Ordinary humans are not very good at predicting the future. Experts are not any better. Daniel Kahneman won the Nobel Prize for explaining and proving that. Unfortunately, nearly all commonly used tools, from those that assess Return On Investments (ROI), to market share, or Net Present Value (NPV), are based on predictions. These indicators make pretty stories, but are fiction nonetheless.
Which metrics to use?
Start by accepting that you don’t know which idea is going to be the blockbuster. In the beginning, many ideas look worthless while some shine really nicely from the outside—but that could be fool’s gold. Accept that unlike in the diamond industry, at the start you will not be able to predict reliably what stones you are looking at when they are in the rough—diamonds, crystals, or pieces of ordinary glass.
Let your employees do the work
Your organization has great employees, right? Those who come up with ideas are typically not fools either, correct? So trust them! If they have an innovative idea, it is likely that it will have some potential. Don’t try to predict which idea will be successful, but give your employees the tools needed to test, evaluate, and improve on it.
Fortunately, the early stages of the innovation process are cheap. It often only takes some internet research to find out if the idea already exists and can just be purchased. If the idea is indeed novel, figuring out if it is workable doesn’t require major investments either, especially not when it concerns process-related or service types of innovations.
The task of your employees, who by now have become innovation champions, is to demonstrate to you that it makes sense to further develop the idea they have in mind. At the idea generation stage, the next steps can emerge from observations and interviews with those individuals most closely impacted by the proposed innovation.
The DC I-Corps Program suggests doing about 100 interviews at this stage of development.
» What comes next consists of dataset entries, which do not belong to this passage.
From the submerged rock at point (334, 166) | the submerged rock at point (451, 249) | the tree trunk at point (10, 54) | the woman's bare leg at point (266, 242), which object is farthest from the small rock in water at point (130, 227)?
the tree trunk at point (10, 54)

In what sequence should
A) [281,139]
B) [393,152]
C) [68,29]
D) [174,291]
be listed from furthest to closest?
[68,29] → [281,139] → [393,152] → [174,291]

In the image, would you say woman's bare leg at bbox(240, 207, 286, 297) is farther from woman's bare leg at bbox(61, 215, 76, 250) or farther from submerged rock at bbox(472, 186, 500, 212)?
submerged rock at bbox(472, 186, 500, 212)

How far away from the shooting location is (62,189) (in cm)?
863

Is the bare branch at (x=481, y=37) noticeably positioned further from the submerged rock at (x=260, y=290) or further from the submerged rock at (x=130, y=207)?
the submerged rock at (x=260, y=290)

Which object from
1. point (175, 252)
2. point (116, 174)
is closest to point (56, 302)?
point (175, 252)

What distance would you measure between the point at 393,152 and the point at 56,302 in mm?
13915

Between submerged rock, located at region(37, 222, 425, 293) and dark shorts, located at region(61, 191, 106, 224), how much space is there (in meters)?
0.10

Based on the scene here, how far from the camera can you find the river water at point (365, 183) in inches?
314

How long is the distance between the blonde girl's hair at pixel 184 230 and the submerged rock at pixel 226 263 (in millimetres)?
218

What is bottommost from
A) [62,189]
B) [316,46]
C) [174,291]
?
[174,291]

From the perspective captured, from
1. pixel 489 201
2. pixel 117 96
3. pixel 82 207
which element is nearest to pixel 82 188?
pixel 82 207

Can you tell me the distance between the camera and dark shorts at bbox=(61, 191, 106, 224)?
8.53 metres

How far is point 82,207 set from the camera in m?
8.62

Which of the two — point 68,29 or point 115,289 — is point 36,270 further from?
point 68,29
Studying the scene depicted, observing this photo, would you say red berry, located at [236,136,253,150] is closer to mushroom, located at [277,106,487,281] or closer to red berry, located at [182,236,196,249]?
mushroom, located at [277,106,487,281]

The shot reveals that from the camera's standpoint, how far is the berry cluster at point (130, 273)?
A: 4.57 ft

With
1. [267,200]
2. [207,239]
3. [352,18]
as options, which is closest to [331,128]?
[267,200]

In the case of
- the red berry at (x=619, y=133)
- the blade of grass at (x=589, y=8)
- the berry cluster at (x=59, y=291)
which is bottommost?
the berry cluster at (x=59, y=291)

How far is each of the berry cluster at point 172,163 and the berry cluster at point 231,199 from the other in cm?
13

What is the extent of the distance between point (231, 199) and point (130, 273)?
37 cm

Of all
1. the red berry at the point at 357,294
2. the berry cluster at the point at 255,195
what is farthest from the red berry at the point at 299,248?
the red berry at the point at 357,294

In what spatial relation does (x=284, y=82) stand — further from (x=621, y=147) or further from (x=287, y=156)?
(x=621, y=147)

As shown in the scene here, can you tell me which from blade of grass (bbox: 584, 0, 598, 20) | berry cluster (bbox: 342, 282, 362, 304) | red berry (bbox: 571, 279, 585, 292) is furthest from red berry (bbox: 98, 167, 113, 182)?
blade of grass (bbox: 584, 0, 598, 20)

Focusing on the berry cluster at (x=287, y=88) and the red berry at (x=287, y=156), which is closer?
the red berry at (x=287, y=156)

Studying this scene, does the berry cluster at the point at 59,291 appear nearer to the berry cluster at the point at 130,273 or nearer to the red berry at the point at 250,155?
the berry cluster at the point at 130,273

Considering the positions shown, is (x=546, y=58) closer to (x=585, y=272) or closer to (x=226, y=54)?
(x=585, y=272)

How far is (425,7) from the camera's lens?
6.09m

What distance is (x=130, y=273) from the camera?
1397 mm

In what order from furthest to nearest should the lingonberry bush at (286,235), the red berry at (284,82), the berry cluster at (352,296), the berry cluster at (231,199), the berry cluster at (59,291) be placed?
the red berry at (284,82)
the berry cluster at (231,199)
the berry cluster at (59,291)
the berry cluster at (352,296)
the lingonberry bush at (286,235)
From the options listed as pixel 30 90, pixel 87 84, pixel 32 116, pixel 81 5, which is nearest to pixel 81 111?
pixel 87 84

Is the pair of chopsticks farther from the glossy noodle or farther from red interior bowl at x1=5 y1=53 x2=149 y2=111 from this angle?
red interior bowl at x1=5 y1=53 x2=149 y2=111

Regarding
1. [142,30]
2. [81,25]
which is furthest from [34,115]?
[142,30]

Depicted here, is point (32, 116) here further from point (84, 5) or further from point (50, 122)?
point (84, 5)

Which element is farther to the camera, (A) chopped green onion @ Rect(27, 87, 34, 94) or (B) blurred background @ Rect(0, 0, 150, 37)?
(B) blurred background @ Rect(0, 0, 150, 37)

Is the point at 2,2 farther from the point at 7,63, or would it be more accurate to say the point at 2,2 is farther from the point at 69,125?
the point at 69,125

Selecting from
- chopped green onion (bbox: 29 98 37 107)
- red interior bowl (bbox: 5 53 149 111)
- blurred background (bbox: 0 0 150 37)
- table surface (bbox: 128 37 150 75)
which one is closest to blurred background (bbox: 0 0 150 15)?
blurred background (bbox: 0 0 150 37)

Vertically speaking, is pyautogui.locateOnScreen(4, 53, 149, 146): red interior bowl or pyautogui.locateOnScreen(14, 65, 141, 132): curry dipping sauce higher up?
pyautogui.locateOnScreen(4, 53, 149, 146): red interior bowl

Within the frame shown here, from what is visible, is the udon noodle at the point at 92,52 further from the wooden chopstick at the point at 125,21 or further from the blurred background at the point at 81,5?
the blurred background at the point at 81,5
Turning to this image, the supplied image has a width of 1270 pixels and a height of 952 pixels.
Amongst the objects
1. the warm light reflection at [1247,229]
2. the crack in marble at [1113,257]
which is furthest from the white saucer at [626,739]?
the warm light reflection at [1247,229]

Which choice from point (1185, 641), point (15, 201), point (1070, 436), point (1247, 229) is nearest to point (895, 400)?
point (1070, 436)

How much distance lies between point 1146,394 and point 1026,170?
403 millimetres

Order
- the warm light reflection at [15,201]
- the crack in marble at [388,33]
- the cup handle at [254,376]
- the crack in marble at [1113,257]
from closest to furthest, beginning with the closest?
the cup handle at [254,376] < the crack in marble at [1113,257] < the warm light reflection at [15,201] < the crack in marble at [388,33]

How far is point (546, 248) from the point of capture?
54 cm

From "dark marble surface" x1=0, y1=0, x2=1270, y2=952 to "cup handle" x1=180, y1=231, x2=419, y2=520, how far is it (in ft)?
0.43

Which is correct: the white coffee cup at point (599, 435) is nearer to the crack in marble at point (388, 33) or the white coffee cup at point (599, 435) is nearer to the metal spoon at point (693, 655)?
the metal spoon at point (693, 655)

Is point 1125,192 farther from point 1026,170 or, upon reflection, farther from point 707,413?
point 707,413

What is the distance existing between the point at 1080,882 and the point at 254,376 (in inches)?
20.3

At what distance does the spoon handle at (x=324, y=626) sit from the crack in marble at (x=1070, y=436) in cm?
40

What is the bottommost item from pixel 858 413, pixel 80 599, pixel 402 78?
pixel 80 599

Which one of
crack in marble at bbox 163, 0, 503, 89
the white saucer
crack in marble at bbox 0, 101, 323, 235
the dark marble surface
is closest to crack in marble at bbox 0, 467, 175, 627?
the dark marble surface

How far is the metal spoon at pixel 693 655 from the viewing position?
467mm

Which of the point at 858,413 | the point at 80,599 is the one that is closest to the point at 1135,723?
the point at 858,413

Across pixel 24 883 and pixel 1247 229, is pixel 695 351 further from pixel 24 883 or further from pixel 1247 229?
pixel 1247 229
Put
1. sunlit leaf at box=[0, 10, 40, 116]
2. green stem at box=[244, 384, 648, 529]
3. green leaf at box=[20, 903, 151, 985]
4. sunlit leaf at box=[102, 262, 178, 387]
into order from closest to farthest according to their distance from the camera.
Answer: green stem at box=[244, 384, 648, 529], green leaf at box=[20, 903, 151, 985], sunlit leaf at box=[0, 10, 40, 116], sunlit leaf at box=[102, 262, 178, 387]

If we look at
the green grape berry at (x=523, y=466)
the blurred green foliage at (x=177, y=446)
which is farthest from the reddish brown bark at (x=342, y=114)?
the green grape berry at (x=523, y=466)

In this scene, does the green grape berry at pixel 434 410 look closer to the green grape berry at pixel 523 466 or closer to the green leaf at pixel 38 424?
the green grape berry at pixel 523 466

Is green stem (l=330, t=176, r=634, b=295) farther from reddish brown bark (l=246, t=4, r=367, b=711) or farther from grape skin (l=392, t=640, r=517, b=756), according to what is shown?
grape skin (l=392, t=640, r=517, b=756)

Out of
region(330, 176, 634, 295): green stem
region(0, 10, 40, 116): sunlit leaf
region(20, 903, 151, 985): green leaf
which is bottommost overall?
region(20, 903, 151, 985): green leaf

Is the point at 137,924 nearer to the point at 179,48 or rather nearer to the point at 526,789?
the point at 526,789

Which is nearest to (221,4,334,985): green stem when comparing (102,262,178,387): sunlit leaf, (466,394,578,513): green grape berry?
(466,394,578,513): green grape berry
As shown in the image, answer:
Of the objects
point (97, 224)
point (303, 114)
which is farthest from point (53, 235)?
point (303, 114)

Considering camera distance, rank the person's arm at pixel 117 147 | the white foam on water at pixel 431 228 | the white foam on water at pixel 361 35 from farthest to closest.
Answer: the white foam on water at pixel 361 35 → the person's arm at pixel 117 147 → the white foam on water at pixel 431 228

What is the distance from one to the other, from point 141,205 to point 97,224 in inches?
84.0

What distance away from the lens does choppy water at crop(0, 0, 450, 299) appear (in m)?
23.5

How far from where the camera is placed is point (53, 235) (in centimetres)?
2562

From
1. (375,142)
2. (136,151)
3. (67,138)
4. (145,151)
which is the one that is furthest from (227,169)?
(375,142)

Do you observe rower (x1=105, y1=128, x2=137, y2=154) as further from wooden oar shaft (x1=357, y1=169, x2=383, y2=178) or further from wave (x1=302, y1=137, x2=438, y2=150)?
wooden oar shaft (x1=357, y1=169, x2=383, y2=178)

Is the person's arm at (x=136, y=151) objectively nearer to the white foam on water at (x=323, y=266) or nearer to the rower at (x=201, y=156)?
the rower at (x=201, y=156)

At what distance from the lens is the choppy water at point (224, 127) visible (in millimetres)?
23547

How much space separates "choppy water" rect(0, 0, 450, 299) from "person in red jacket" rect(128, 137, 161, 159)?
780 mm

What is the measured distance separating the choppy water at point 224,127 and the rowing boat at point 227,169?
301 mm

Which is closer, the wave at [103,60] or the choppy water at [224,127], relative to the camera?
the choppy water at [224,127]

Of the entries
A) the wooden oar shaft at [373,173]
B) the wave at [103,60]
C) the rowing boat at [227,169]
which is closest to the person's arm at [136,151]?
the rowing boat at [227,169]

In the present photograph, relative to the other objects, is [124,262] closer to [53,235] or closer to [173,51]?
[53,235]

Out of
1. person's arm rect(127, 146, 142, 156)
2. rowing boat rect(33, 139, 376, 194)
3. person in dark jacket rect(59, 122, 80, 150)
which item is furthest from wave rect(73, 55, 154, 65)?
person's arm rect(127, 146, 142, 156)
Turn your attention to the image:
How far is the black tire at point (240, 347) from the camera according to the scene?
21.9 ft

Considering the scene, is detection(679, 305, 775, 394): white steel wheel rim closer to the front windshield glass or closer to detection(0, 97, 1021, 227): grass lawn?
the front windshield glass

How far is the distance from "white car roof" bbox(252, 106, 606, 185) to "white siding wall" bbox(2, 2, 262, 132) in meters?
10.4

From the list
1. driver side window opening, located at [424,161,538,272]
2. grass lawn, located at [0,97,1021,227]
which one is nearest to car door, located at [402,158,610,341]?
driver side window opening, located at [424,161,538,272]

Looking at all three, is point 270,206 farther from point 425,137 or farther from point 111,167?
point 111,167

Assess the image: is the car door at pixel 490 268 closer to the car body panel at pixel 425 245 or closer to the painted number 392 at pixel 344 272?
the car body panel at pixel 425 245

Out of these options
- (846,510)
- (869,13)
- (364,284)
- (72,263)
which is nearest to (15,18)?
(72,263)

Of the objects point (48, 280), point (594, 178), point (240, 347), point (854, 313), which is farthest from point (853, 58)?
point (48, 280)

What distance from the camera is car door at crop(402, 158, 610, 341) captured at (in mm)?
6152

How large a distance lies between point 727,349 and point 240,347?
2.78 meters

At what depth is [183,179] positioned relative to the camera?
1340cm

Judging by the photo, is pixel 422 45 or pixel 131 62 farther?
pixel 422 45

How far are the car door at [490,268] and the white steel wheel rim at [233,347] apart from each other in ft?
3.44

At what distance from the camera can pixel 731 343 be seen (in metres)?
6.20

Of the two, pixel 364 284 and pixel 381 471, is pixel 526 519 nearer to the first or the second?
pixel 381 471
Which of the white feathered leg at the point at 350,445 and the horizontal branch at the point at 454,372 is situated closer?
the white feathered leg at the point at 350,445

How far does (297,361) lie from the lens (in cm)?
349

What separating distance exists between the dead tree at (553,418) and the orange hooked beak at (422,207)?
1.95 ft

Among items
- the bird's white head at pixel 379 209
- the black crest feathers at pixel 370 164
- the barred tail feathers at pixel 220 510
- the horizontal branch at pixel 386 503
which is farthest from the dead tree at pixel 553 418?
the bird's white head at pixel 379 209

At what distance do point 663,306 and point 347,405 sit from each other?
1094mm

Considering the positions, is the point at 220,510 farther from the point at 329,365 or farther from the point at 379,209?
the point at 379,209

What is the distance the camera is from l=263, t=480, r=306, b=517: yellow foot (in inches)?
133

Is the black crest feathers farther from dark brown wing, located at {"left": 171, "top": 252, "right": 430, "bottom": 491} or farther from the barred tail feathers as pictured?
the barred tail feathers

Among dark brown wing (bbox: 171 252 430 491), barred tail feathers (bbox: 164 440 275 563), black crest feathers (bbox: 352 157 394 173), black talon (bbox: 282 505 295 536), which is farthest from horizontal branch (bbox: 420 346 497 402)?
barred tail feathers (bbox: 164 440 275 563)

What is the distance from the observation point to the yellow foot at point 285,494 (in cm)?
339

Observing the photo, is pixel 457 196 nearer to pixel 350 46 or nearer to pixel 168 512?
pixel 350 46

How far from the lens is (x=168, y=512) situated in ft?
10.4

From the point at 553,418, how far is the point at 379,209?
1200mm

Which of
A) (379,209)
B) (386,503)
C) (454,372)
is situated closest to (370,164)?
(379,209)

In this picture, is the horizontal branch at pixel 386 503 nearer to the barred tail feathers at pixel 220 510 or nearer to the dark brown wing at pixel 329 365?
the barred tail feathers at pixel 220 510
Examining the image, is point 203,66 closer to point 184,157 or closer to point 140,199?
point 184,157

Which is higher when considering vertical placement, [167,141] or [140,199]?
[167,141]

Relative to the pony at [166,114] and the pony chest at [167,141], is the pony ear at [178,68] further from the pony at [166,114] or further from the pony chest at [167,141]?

This seems to be the right number, but not because it is better than 10 or 1,000 interviews or because it will provide the right amount of information. It’s because 100 interviews is doable, yet it is also a lot of work. You will only make it through them if you are truly committed and get enthusiastic feedback. In any other case, you will likely quit long before reaching that number. In short, completing the 100 interviews is proof of commitment to success. An excellent way of trimming down the number of innovation ideas is eliminating those that do not inspire the same commitment.
Focus on learning and progress
Lousy teams are able to turn great ideas into failure, yet great teams are able to turn any lousy idea into a success. Commitment to making an idea work is therefore a much better predictor of success than any of the other metrics. Also, remember that innovative ideas change and evolve over time. In other words, metrics that focus on learning and progress are more worthwhile than metrics that estimate the future potential of an idea.
There are other benefits of focusing on learning and progress:
- Allowing your employees to explore their own ideas increases job satisfaction.
- Interviews will give teams valuable insights at the early stages of a project into what future users don’t understand, don’t want, or are not willing to pay for or do. Understanding users’ needs is essential to ensuring success in the marketplace.
- User and stakeholder interviews enable employees to break down silos among departments.
Thirty years of research has not made us better in predicting innovation success. To be more innovative, we need more people engaged in innovation.
Ideas by themselves are not successful. It is the people behind the scenes that make them successful innovations. Hence the amount of effort made by innovators is a better indicator of where a project is going than the apparent potential of the idea itself. We therefore need to be more stringent in our expectations of the effort necessary for eager innovators to validate their ideas.
While currently only 1 out of 10 ideas becomes profitable, the ideal is to have all ideas go through the development and implementation stages, and enter the marketplace successfully. When the ideas are driven by committed teams focused on fact-finding instead of on predictions, this ideal becomes achievable.